El jabalí miró alrededor del Nuevo Mundo, sin el más mínimo deseo de huir; en cambio, se acercó lentamente a Mu Can.
—¿Realmente no vas a comerme? —el jabalí preguntó mientras se acercaba a Mu Can.
—Además de tener miedo de ser comido, ¿qué más puedes hacer? Dime cómo lograste atravesar al Reino de Todas las Cosas.
Mu Can miró al jabalí, lleno de irritación; ¿cómo podría un simplón como ese atravesar al Reino de Todas las Cosas?
¿Por qué es que a pesar de su arduo trabajo, él ha estado atascado en el Reino Wuwei, con todo el Poder Espiritual que absorbe siendo devorado por la Gran Fisura Taoísta?
—Solo seguí comiendo y comiendo, y luego atravesé; tampoco sé cómo sucedió —el jabalí se rascó la cabeza.
No estaba mintiendo en absoluto; solo había estado comiendo continuamente y nunca encontró un cuello de botella hasta que alcanzó el Reino de Todas las Cosas.
—¡Lárgate! —Mu Can maldijo, sintiéndose molesto. Parecía injusto; este cerdo ni siquiera practicaba el cultivo y aun así logró alcanzar el Reino de Todas las Cosas.
—La carne de este jabalí debe ser de buena calidad —comentó Wang Cai sarcásticamente cerca.
Mirando al jabalí, ninguno de ellos dejaba de sentir una mezcla de envidia y celos.
En comparación con ellos, el cerdo parecía ser el protagonista, llegando al Reino de Todas las Cosas solo comiendo.
Era suficiente para enojar al mismo Dao Celestial.
—No me comas, por favor —el jabalí casi volvió a llorar al escuchar a Wang Cai asustándolo.
—Deja de asustarlo, Wang Cai.
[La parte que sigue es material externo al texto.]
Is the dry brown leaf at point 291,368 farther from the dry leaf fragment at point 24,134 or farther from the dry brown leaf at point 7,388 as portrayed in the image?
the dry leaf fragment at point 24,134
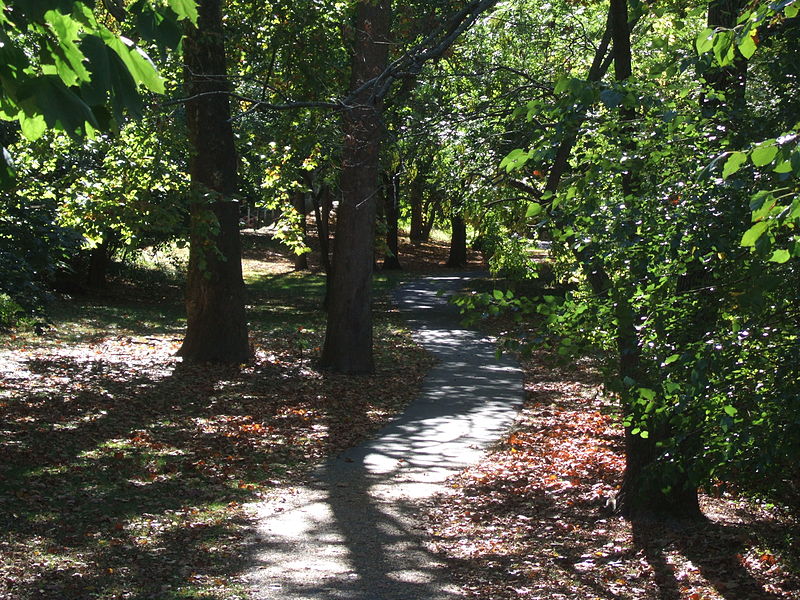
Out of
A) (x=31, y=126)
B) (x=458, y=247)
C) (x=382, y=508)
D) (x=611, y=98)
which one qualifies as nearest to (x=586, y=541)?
(x=382, y=508)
Ya es bastante lamentable, mira en qué criatura tan tímida se ha convertido una del Reino de Todas las Cosas.
Mu Can habló mientras el jabalí gigante asentía vehementemente a su lado.
—Todavía necesitamos que este jabalí nos guíe en la región deshabitada; quiero revisar su guarida para ver qué está pasando —dijo Mu Can después de reflexionar un poco.